Gil told me a great story about taking in his portfolio to a company in Florida to talk to them about work. The woman took one look at this “ancient” man and immediately dismissed him and returned
to her office. A couple months later this same “creative” director came across some of Gil’s work and is screaming to her minions:”Why can’t we get art that looks like this! I want THIS guy.” Of course when they contacted Gil he was quick to agree to the work.He only wanted two stipulations in his contract: 1) lots of cash; 2) when I walk into your office Ms. Creative Director has to walk over and kiss my ass. Gil never mentioned if he took the job or not.

But it was that link to the ten year old that made Gil so delightful. The stories he told me could fill a book and were always a hoot. My all time favorite was about his days at the old NY School of Art and Design, back in the early thirties. 

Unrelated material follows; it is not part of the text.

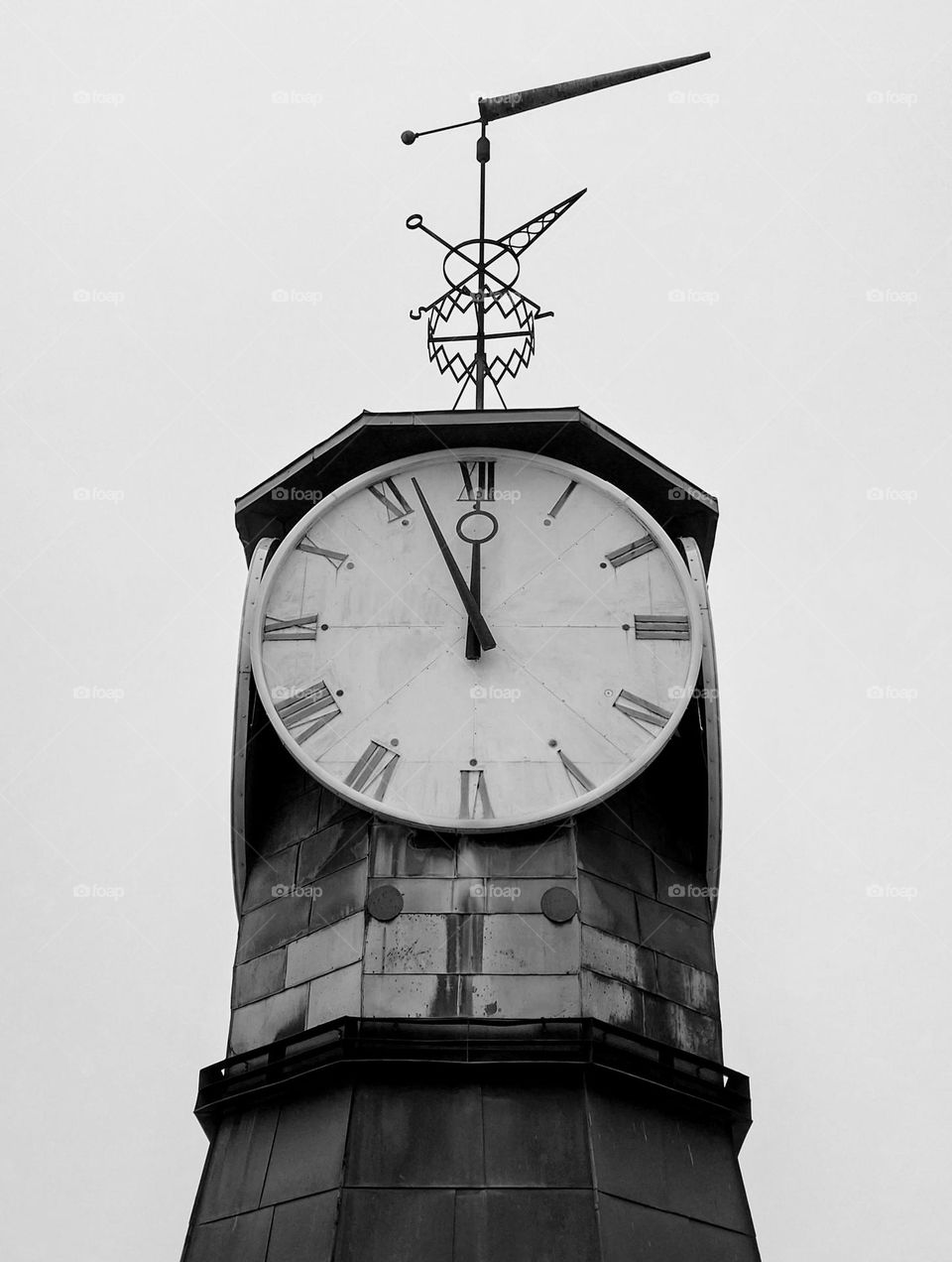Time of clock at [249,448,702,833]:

Gil had manufactured a costume with a black cape and hood and gloves and jacket and started the rumor of the “Phantom” who haunted the attic regions of the school building. An accomplice would lure unsuspecting victims up to the attic where the costumed Phantom (young Eli)  would suddenly leap out sending his poor classmates running and shrieking...

...Until a couple of braver souls decided to chase and unmask the mystery man. Leaping across the rafter and plaster flooring things suddenly reached a climax when the Phantom missed a rafter and came crashing through the ceiling plaster to land amid a stunned art class in full costume.

Before their dropped jaws snapped shut, the Phantom was up and out the classroom door, rushing pall mall down the stairs, and tossing hood, cape, gloves and jacket out the open window of each landing until it was just a gasping Eli Katz who quickly exited the front of the school.

I heard that story at least three times and each time it was with the same giggle and relish of a little boy. Gil would often lament that he wanted to do more adaptions of his own writing, but wasn’t sure of what subject to do. I always urged him to go the Phantom and his own life story.


But now the Phantom is dead. Long live the Phantom!!!